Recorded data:

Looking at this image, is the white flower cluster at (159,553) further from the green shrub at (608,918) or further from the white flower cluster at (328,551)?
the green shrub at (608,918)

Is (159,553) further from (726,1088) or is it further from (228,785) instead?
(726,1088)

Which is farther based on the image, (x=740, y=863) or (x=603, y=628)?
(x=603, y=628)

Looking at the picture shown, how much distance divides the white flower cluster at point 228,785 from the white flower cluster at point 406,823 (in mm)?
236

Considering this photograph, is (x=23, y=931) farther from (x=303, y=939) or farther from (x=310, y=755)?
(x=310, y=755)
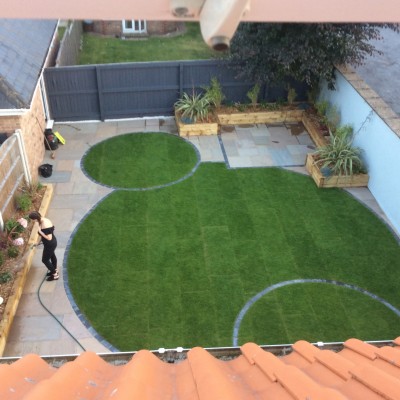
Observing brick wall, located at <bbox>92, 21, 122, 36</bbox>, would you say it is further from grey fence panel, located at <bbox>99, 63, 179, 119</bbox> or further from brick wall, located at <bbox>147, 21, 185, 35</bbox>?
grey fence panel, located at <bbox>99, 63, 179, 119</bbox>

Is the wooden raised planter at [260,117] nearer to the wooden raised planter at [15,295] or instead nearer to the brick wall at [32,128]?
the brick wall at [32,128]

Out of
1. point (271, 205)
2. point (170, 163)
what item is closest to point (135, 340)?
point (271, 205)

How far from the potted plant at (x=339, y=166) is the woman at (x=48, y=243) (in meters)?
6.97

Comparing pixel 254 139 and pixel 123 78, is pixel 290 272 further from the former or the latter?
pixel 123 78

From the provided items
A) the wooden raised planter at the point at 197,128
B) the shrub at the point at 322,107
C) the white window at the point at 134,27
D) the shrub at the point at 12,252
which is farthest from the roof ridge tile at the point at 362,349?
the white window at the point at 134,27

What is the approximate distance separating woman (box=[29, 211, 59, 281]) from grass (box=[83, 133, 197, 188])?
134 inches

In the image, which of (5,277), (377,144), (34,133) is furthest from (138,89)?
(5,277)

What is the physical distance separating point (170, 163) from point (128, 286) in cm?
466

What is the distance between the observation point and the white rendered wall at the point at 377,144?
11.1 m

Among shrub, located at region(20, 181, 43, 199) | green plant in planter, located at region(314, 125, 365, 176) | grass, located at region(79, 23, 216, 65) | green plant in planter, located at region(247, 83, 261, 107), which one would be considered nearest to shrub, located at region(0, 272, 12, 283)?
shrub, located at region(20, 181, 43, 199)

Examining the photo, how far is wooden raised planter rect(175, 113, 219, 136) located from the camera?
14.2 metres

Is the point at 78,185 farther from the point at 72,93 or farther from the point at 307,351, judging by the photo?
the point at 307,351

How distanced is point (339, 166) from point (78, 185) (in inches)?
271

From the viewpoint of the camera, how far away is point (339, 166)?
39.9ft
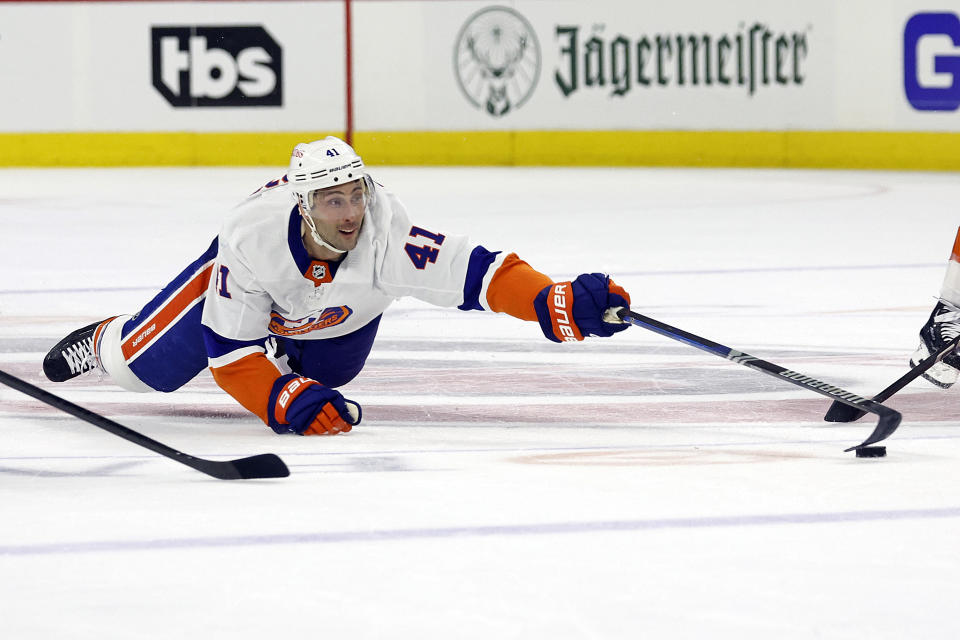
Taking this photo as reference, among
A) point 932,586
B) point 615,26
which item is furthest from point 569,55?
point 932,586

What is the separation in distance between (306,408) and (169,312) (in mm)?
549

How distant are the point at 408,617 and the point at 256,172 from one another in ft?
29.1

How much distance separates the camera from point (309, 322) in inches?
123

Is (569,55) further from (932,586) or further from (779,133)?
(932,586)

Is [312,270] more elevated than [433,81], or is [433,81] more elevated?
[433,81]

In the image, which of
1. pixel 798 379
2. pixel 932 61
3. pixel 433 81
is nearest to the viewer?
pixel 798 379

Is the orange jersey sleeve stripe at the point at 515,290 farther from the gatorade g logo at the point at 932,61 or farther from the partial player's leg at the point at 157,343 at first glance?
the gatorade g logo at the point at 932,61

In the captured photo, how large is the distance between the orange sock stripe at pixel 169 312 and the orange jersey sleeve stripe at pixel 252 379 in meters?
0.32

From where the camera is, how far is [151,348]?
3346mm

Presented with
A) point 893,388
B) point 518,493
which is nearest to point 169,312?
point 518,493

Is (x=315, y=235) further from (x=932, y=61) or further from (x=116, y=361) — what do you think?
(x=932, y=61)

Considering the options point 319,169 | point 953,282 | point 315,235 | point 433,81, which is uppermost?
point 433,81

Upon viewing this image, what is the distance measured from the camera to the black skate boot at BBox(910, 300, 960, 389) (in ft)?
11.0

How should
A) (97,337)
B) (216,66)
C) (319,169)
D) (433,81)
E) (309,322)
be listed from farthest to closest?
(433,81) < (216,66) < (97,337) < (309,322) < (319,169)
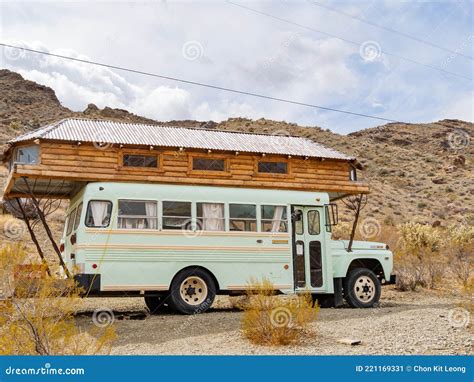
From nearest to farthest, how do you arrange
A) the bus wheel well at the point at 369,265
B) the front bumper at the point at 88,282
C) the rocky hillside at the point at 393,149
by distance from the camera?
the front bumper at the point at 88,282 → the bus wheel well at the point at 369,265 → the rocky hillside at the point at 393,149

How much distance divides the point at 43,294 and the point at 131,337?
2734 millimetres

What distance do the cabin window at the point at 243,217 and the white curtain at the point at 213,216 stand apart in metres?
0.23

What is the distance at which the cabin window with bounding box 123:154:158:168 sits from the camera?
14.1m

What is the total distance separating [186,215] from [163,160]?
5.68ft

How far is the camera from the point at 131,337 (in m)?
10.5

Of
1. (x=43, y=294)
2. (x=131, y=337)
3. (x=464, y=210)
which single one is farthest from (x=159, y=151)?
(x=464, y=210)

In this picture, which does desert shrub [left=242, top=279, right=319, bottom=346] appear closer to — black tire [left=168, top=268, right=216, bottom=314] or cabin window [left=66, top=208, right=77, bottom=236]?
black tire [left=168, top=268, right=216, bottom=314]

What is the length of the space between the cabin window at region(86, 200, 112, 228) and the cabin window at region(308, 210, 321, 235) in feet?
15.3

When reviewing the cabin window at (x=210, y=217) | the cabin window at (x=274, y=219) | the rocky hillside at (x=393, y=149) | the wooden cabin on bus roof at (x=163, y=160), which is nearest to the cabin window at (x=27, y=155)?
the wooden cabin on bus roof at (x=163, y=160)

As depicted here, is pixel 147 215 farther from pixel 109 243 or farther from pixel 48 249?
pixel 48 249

» **WHAT TO PRODUCE**:
Rewrite every record, replacing "white flower cluster" with "white blossom cluster" throughout and keeping everything else the same. Omit the pictures from your answer.

» **COMPLETE RESPONSE**:
Looking at this image, is the white blossom cluster at (159,553) further from the green shrub at (608,918) or further from the white blossom cluster at (328,551)?
the green shrub at (608,918)

Is (159,553) further from (726,1088) or is it further from (228,785) instead?
(726,1088)

Which is farther based on the image, (x=740, y=863) or (x=603, y=628)?
(x=603, y=628)

Looking at the picture shown, how much distance divides the white blossom cluster at point 228,785 from the white blossom cluster at point 406,823 (in mm)?
236

Considering this photograph, is (x=23, y=931) farther from (x=303, y=939) or farther from (x=310, y=755)?
(x=310, y=755)
Observing brick wall, located at <bbox>92, 21, 122, 36</bbox>, would you say it is further from grey fence panel, located at <bbox>99, 63, 179, 119</bbox> or further from brick wall, located at <bbox>147, 21, 185, 35</bbox>?
grey fence panel, located at <bbox>99, 63, 179, 119</bbox>

Is the wooden raised planter at [260,117] nearer to the wooden raised planter at [15,295] or instead nearer to the brick wall at [32,128]?
the brick wall at [32,128]

Out of
1. point (271, 205)
2. point (170, 163)
what item is closest to point (135, 340)?
point (271, 205)

How far from the potted plant at (x=339, y=166) is the woman at (x=48, y=243) (in meters)?
6.97

Comparing pixel 254 139 and pixel 123 78, is pixel 290 272 further from the former or the latter?
pixel 123 78

From the provided items
A) the wooden raised planter at the point at 197,128
B) the shrub at the point at 322,107
C) the white window at the point at 134,27
D) the shrub at the point at 12,252
which is farthest from the roof ridge tile at the point at 362,349?
the white window at the point at 134,27

What is the approximate distance separating woman (box=[29, 211, 59, 281]) from grass (box=[83, 133, 197, 188])?
134 inches

In the image, which of (5,277), (377,144), (34,133) is furthest from (138,89)?
(5,277)

What is the physical distance separating point (170, 163) from point (128, 286) in cm?
466

What is the distance between the observation point and the white rendered wall at the point at 377,144?
11.1 m

Among shrub, located at region(20, 181, 43, 199) | green plant in planter, located at region(314, 125, 365, 176) | grass, located at region(79, 23, 216, 65) | green plant in planter, located at region(247, 83, 261, 107), which one would be considered nearest to shrub, located at region(0, 272, 12, 283)?
shrub, located at region(20, 181, 43, 199)

Examining the photo, how far is wooden raised planter rect(175, 113, 219, 136) located from the camera?
14.2 metres

Is the point at 78,185 farther from the point at 72,93 or farther from the point at 307,351, judging by the photo?
the point at 307,351

How distanced is point (339, 166) from point (78, 185) (in inches)?
271

From the viewpoint of the camera, how far away is point (339, 166)?
39.9ft
Taking this photo as reference, among
A) point 932,586
B) point 615,26
which item is furthest from point 569,55?
point 932,586

What is the separation in distance between (306,408) and (169,312) (in mm)?
549

How distant are the point at 408,617 and the point at 256,172 from one another in ft?
29.1

How much distance separates the camera from point (309, 322) in inches?
123

Is (569,55) further from (932,586) or further from (779,133)?
(932,586)

Is [312,270] more elevated than [433,81], or is [433,81] more elevated?
[433,81]

In the image, which of
1. pixel 798 379
2. pixel 932 61
3. pixel 433 81
is nearest to the viewer?
pixel 798 379

Is the orange jersey sleeve stripe at the point at 515,290 farther from the gatorade g logo at the point at 932,61 or farther from the partial player's leg at the point at 157,343 at first glance?
the gatorade g logo at the point at 932,61

In the captured photo, how large is the distance between the orange sock stripe at pixel 169 312 and the orange jersey sleeve stripe at pixel 252 379 in meters?
0.32

From where the camera is, how far is [151,348]?
3346mm

Presented with
A) point 893,388
B) point 518,493
which is nearest to point 169,312?
point 518,493

Is (x=315, y=235) further from (x=932, y=61) or further from (x=116, y=361) — what do you think?
(x=932, y=61)

Considering the options point 319,169 | point 953,282 | point 315,235 | point 433,81, which is uppermost?
point 433,81

Upon viewing this image, what is the distance measured from the camera to the black skate boot at BBox(910, 300, 960, 389) (in ft)?
11.0

How should
A) (97,337)
B) (216,66)
C) (319,169)
D) (433,81)
E) (309,322)
be listed from farthest to closest?
(433,81) < (216,66) < (97,337) < (309,322) < (319,169)
From nearest to farthest, how do you arrange
A) the bus wheel well at the point at 369,265
B) the front bumper at the point at 88,282
C) the rocky hillside at the point at 393,149
by distance from the camera?
the front bumper at the point at 88,282 → the bus wheel well at the point at 369,265 → the rocky hillside at the point at 393,149

How much distance divides the point at 43,294 and the point at 131,337?
2734 millimetres

What distance do the cabin window at the point at 243,217 and the white curtain at the point at 213,216 stand apart in metres?
0.23

What is the distance at which the cabin window with bounding box 123:154:158:168 sits from the camera?
14.1m

What is the total distance separating [186,215] from [163,160]?
5.68ft

How far is the camera from the point at 131,337 (in m)?
10.5

Of
1. (x=43, y=294)
2. (x=131, y=337)
3. (x=464, y=210)
which single one is farthest from (x=159, y=151)?
(x=464, y=210)

In this picture, which does desert shrub [left=242, top=279, right=319, bottom=346] appear closer to — black tire [left=168, top=268, right=216, bottom=314] or cabin window [left=66, top=208, right=77, bottom=236]?
black tire [left=168, top=268, right=216, bottom=314]

What is the length of the space between the cabin window at region(86, 200, 112, 228) and the cabin window at region(308, 210, 321, 235) in feet?
15.3

When reviewing the cabin window at (x=210, y=217) | the cabin window at (x=274, y=219) | the rocky hillside at (x=393, y=149) | the wooden cabin on bus roof at (x=163, y=160), which is nearest to the cabin window at (x=27, y=155)?
the wooden cabin on bus roof at (x=163, y=160)

As depicted here, is pixel 147 215 farther from pixel 109 243 or farther from pixel 48 249?
pixel 48 249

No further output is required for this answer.